Permaneció un rato en el exterior, conteniendo el aliento. Nubes de tormenta se arremolinaban en los distantes picos orientales, hacia China. Los cuervos sobrevolaban el valle. Había orientado cuidadosamente su castillo en las alturas para sacar el máximo partido de sus espectaculares vistas. Tan distintas de Venecia. Sin molestos miasmas. Sólo aire cristalino. Le habían dicho que la primavera había sido inusualmente cálida y seca, y estaba agradecido por esa tregua.

– ¿Qué hay de Zovastina? -preguntó.

– En estos momentos, mientras hablamos, está saliendo de Italia con otra mujer; de piel morena, atractiva…, dio el nombre de Cassiopeia Vitt a las autoridades.

Esperó, consciente de que O'Conner era exhaustivo en su trabajo.

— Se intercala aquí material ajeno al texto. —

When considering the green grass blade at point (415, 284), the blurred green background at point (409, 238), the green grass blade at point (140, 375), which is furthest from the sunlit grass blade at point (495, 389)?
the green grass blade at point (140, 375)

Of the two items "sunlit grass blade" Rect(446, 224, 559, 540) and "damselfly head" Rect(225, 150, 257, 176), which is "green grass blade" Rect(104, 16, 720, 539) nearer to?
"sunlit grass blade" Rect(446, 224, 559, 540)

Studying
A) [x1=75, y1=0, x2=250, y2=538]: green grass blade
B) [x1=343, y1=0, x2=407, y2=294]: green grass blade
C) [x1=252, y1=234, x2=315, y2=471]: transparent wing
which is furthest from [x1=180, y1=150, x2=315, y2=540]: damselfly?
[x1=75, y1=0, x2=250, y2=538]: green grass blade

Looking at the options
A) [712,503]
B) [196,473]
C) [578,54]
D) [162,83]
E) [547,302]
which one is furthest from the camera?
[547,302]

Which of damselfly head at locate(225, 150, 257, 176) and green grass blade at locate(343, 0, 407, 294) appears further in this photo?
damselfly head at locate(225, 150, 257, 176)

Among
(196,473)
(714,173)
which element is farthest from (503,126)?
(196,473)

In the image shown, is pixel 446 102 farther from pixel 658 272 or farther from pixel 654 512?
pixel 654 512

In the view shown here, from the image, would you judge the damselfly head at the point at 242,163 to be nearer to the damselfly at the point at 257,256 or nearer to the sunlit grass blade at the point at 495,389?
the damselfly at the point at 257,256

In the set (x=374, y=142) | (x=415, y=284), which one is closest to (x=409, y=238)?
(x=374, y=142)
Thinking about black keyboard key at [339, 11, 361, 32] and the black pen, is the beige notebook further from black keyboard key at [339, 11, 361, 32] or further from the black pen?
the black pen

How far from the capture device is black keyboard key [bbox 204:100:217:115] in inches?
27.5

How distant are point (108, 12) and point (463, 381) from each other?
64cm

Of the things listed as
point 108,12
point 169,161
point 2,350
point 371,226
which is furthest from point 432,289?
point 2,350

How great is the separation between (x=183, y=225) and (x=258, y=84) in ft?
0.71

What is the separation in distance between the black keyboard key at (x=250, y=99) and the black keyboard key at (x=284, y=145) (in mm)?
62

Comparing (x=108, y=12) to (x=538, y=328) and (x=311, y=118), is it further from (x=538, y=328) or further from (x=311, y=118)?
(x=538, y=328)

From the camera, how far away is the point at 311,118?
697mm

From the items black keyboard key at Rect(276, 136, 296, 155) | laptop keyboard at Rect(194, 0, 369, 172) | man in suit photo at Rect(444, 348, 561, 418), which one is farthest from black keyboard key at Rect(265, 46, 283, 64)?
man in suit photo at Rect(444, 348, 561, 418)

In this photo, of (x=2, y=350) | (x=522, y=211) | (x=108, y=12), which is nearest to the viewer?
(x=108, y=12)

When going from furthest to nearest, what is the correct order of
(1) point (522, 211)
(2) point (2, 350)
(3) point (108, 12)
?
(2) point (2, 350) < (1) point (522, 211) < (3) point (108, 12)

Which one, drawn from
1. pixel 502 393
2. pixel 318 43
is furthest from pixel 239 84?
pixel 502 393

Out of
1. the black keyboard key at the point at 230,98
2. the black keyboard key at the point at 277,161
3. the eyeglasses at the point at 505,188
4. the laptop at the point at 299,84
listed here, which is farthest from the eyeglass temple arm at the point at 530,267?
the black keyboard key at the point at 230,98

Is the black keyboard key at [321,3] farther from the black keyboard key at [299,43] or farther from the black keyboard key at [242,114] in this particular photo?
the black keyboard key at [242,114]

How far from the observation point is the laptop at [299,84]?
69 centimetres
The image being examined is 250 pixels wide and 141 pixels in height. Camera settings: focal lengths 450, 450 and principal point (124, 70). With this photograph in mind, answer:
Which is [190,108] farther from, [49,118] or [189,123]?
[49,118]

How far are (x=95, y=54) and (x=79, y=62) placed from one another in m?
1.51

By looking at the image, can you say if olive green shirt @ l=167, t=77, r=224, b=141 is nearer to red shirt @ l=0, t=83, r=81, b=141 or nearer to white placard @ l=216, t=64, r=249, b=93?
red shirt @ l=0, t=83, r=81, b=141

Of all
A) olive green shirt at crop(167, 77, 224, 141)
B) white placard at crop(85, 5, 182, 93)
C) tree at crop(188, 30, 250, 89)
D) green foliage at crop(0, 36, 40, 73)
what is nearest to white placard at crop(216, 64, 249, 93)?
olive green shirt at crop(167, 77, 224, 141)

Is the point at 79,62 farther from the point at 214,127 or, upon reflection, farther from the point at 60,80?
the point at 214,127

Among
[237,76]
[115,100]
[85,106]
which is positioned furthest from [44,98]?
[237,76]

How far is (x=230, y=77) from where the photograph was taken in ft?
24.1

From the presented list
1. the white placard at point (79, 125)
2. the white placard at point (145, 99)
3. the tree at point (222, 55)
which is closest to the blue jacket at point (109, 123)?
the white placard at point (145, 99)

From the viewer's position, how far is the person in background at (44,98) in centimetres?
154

– Vitt vive en el sur de Francia. En la actualidad está financiando la reconstrucción de un castillo medieval. Un gran proyecto, y caro. Su padre poseía diversas empresas en España. Grandes corporaciones. Ella lo heredó todo.

– ¿Y qué sabemos de ella? De la persona.

– Es musulmana, pero no es practicante. Ha recibido una buena educación. Es licenciada en Ingeniería e Historia. Soltera. Treinta y ocho años. Esto es, en resumen, todo lo que he podido saber. ¿Quiere más información?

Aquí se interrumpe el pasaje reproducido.